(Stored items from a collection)
■ ■ ■ ■
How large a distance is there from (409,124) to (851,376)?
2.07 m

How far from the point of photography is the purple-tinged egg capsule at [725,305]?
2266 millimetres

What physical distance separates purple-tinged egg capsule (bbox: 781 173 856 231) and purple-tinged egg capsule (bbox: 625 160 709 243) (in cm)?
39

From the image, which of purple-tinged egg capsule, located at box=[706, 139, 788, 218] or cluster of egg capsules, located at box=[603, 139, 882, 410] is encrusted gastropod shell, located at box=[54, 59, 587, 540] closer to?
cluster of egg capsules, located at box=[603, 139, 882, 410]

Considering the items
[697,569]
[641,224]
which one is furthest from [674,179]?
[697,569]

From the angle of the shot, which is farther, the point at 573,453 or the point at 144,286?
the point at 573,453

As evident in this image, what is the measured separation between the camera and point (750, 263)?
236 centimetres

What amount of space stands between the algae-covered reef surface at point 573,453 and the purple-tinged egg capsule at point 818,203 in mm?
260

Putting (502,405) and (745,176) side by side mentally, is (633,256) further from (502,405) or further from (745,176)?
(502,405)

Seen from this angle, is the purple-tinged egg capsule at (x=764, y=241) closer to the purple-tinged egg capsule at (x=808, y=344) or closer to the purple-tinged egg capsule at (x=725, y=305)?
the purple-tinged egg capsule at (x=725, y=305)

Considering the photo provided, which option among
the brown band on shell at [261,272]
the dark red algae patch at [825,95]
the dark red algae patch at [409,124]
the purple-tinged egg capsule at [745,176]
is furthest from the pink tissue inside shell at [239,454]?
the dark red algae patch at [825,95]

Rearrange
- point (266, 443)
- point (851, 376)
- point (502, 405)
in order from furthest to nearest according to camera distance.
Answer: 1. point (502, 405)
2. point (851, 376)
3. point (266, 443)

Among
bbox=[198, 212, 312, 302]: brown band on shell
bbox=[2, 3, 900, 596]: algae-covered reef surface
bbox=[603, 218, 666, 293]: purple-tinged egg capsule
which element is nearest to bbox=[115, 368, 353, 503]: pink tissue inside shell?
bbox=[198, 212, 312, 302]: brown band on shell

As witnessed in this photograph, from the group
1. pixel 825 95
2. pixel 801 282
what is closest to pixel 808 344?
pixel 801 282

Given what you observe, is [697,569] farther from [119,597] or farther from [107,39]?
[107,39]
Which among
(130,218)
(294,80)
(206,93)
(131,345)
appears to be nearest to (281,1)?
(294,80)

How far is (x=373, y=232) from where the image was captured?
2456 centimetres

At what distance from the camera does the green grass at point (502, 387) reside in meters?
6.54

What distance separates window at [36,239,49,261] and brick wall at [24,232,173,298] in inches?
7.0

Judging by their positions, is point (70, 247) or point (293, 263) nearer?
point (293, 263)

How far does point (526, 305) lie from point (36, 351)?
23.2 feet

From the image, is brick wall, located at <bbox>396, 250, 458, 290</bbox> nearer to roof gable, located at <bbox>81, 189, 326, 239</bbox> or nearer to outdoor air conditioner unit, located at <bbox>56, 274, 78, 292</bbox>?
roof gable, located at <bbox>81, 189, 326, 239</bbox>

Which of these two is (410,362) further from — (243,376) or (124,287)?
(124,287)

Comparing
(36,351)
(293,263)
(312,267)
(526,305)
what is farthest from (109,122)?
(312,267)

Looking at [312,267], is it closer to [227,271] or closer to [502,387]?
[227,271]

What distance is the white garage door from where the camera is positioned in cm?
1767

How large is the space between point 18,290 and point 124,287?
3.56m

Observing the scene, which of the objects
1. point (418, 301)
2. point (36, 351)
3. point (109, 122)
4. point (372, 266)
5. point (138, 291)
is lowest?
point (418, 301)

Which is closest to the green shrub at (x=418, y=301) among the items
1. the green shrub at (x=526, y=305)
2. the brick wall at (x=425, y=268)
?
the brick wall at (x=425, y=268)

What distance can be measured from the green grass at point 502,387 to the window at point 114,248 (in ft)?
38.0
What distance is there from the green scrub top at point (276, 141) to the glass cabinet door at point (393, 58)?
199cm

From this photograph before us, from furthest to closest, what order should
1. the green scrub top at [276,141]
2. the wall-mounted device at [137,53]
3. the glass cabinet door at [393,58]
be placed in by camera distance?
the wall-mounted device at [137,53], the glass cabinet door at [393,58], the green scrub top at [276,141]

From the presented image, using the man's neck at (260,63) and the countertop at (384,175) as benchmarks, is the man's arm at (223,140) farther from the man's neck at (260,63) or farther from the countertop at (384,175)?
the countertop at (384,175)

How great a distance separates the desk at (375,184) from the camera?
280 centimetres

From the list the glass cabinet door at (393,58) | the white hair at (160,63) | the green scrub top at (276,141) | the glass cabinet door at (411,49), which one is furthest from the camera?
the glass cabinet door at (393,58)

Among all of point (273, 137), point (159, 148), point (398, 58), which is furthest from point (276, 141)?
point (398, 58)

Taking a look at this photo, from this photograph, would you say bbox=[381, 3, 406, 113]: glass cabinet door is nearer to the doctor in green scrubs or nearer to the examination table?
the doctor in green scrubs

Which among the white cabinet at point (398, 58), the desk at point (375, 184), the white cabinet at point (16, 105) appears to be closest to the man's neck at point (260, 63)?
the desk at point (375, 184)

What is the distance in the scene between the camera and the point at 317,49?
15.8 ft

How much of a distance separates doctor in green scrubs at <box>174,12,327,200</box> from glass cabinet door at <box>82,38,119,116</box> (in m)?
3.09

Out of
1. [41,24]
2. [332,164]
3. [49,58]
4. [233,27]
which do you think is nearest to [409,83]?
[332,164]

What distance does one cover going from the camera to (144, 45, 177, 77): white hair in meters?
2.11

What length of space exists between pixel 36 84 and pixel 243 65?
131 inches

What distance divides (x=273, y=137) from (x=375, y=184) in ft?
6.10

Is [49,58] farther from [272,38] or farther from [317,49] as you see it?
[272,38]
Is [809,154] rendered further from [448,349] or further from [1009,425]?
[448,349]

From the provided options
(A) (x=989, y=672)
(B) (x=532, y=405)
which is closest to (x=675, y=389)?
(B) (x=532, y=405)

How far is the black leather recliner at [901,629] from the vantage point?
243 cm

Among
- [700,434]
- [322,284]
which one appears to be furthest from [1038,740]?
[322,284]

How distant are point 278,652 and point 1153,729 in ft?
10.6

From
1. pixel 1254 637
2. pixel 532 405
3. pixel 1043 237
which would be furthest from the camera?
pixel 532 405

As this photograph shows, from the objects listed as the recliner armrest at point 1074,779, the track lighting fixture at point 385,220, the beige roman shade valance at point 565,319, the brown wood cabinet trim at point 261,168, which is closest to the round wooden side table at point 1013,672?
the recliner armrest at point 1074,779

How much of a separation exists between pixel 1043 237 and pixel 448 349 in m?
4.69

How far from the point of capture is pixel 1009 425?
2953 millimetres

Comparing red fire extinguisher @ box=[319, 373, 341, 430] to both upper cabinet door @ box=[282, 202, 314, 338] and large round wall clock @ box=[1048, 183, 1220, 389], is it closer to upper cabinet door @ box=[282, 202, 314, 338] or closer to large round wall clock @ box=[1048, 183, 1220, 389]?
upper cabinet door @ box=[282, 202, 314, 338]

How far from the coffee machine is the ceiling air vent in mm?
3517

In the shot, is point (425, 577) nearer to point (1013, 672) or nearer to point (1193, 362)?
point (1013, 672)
■ ■ ■ ■
Stated goal:
Retype every line of the entries above without changing anything.

Worked answer:
How large a distance is there from (409,124) to (851,376)?
2.07 m

How far from the point of photography is the purple-tinged egg capsule at [725,305]?
2266 millimetres

What physical distance separates purple-tinged egg capsule (bbox: 781 173 856 231) and purple-tinged egg capsule (bbox: 625 160 709 243) (in cm)?
39

From the image, which of purple-tinged egg capsule, located at box=[706, 139, 788, 218] or cluster of egg capsules, located at box=[603, 139, 882, 410] is encrusted gastropod shell, located at box=[54, 59, 587, 540] closer to?
cluster of egg capsules, located at box=[603, 139, 882, 410]

Considering the items
[697,569]
[641,224]
which one is furthest from [674,179]?
[697,569]

From the angle of the shot, which is farther, the point at 573,453 or the point at 144,286?
the point at 573,453

As evident in this image, what is the measured separation between the camera and point (750, 263)?
236 centimetres

What amount of space stands between the algae-covered reef surface at point 573,453 and the purple-tinged egg capsule at point 818,203 in mm?
260

Putting (502,405) and (745,176) side by side mentally, is (633,256) further from (502,405) or further from (745,176)?
(502,405)

Seen from this angle, is the purple-tinged egg capsule at (x=764, y=241) closer to the purple-tinged egg capsule at (x=808, y=344) or closer to the purple-tinged egg capsule at (x=725, y=305)?
the purple-tinged egg capsule at (x=725, y=305)

Considering the photo provided, which option among
the brown band on shell at [261,272]
the dark red algae patch at [825,95]
the dark red algae patch at [409,124]
the purple-tinged egg capsule at [745,176]
is furthest from the pink tissue inside shell at [239,454]?
the dark red algae patch at [825,95]

Rearrange
- point (266, 443)
- point (851, 376)
- point (502, 405)
in order from furthest to nearest according to camera distance.
Answer: 1. point (502, 405)
2. point (851, 376)
3. point (266, 443)

Among
bbox=[198, 212, 312, 302]: brown band on shell
bbox=[2, 3, 900, 596]: algae-covered reef surface
bbox=[603, 218, 666, 293]: purple-tinged egg capsule
which element is nearest to bbox=[115, 368, 353, 503]: pink tissue inside shell?
bbox=[198, 212, 312, 302]: brown band on shell

As witnessed in this photograph, from the group
1. pixel 825 95
2. pixel 801 282
what is closest to pixel 808 344?
pixel 801 282

Given what you observe, is [697,569] farther from [119,597] or farther from [107,39]?
[107,39]
Which among
(130,218)
(294,80)
(206,93)
(131,345)
appears to be nearest to (281,1)?
(294,80)

How far is (x=373, y=232) from where the image was captured?
2456 centimetres

At what distance from the camera does the green grass at point (502, 387) reside in meters?
6.54

What distance separates window at [36,239,49,261] and brick wall at [24,232,173,298] in inches?
7.0

Judging by their positions, is point (70, 247) or point (293, 263) nearer?
point (293, 263)

How far does point (526, 305) lie from point (36, 351)?
23.2 feet

From the image, is brick wall, located at <bbox>396, 250, 458, 290</bbox> nearer to roof gable, located at <bbox>81, 189, 326, 239</bbox> or nearer to outdoor air conditioner unit, located at <bbox>56, 274, 78, 292</bbox>?
roof gable, located at <bbox>81, 189, 326, 239</bbox>

Which of these two is (410,362) further from — (243,376) or (124,287)?
(124,287)

Comparing
(36,351)
(293,263)
(312,267)
(526,305)
what is farthest from (109,122)?
(312,267)

Looking at [312,267], is it closer to [227,271] or closer to [502,387]?
[227,271]

What distance is the white garage door from where the camera is positioned in cm?
1767

How large is the space between point 18,290 and point 124,287?
3.56m

Observing the scene, which of the objects
1. point (418, 301)
2. point (36, 351)
3. point (109, 122)
4. point (372, 266)
5. point (138, 291)
is lowest?
point (418, 301)

Which is closest to the green shrub at (x=418, y=301) among the items
1. the green shrub at (x=526, y=305)
2. the brick wall at (x=425, y=268)
?
the brick wall at (x=425, y=268)

What distance can be measured from the green grass at point 502,387 to the window at point 114,248 (in ft)?
38.0
What distance is there from the green scrub top at point (276, 141) to the glass cabinet door at point (393, 58)?
199cm

From this photograph before us, from furthest to closest, what order should
1. the green scrub top at [276,141]
2. the wall-mounted device at [137,53]
3. the glass cabinet door at [393,58]
be placed in by camera distance?
the wall-mounted device at [137,53], the glass cabinet door at [393,58], the green scrub top at [276,141]

From the presented image, using the man's neck at (260,63) and the countertop at (384,175) as benchmarks, is the man's arm at (223,140) farther from the man's neck at (260,63) or farther from the countertop at (384,175)?
the countertop at (384,175)

How great a distance separates the desk at (375,184) from the camera?
280 centimetres

From the list the glass cabinet door at (393,58) | the white hair at (160,63) | the green scrub top at (276,141) | the glass cabinet door at (411,49), which one is furthest from the camera?
the glass cabinet door at (393,58)

Among all of point (273, 137), point (159, 148), point (398, 58), which is furthest from point (276, 141)?
point (398, 58)

Taking a look at this photo, from this photograph, would you say bbox=[381, 3, 406, 113]: glass cabinet door is nearer to the doctor in green scrubs or nearer to the examination table?
the doctor in green scrubs

Which among the white cabinet at point (398, 58), the desk at point (375, 184), the white cabinet at point (16, 105) appears to be closest to the man's neck at point (260, 63)?
the desk at point (375, 184)

What is the distance in the scene between the camera and the point at 317,49?
15.8 ft

How much of a distance separates doctor in green scrubs at <box>174,12,327,200</box> from glass cabinet door at <box>82,38,119,116</box> (in m)?
3.09

Out of
1. [41,24]
2. [332,164]
3. [49,58]
4. [233,27]
which do you think is nearest to [409,83]?
[332,164]

What distance does one cover going from the camera to (144, 45, 177, 77): white hair in meters?
2.11

What length of space exists between pixel 36 84 and pixel 243 65?
131 inches

What distance divides (x=273, y=137) from (x=375, y=184) in ft?
6.10

Is [49,58] farther from [272,38] or farther from [317,49] as you see it?
[272,38]
Is [809,154] rendered further from [448,349] or further from [1009,425]?
[448,349]

From the provided options
(A) (x=989, y=672)
(B) (x=532, y=405)
which is closest to (x=675, y=389)?
(B) (x=532, y=405)

How far is the black leather recliner at [901,629] from the vantage point?
243 cm

Among
- [700,434]
- [322,284]
which one appears to be furthest from [1038,740]?
[322,284]

How distant are point 278,652 and point 1153,729 in ft?
10.6

From
1. pixel 1254 637
2. pixel 532 405
3. pixel 1043 237
which would be furthest from the camera?
pixel 532 405

As this photograph shows, from the objects listed as the recliner armrest at point 1074,779, the track lighting fixture at point 385,220, the beige roman shade valance at point 565,319, the brown wood cabinet trim at point 261,168, which is closest to the round wooden side table at point 1013,672?
the recliner armrest at point 1074,779

How much of a separation exists between pixel 1043 237 and pixel 448 349 in m?
4.69

How far from the point of capture is pixel 1009 425?
2953 millimetres

Comparing red fire extinguisher @ box=[319, 373, 341, 430] to both upper cabinet door @ box=[282, 202, 314, 338] and large round wall clock @ box=[1048, 183, 1220, 389], is it closer to upper cabinet door @ box=[282, 202, 314, 338] or closer to large round wall clock @ box=[1048, 183, 1220, 389]?
upper cabinet door @ box=[282, 202, 314, 338]

How far from the coffee machine is the ceiling air vent in mm?
3517

In the shot, is point (425, 577) nearer to point (1013, 672) or nearer to point (1193, 362)?
point (1013, 672)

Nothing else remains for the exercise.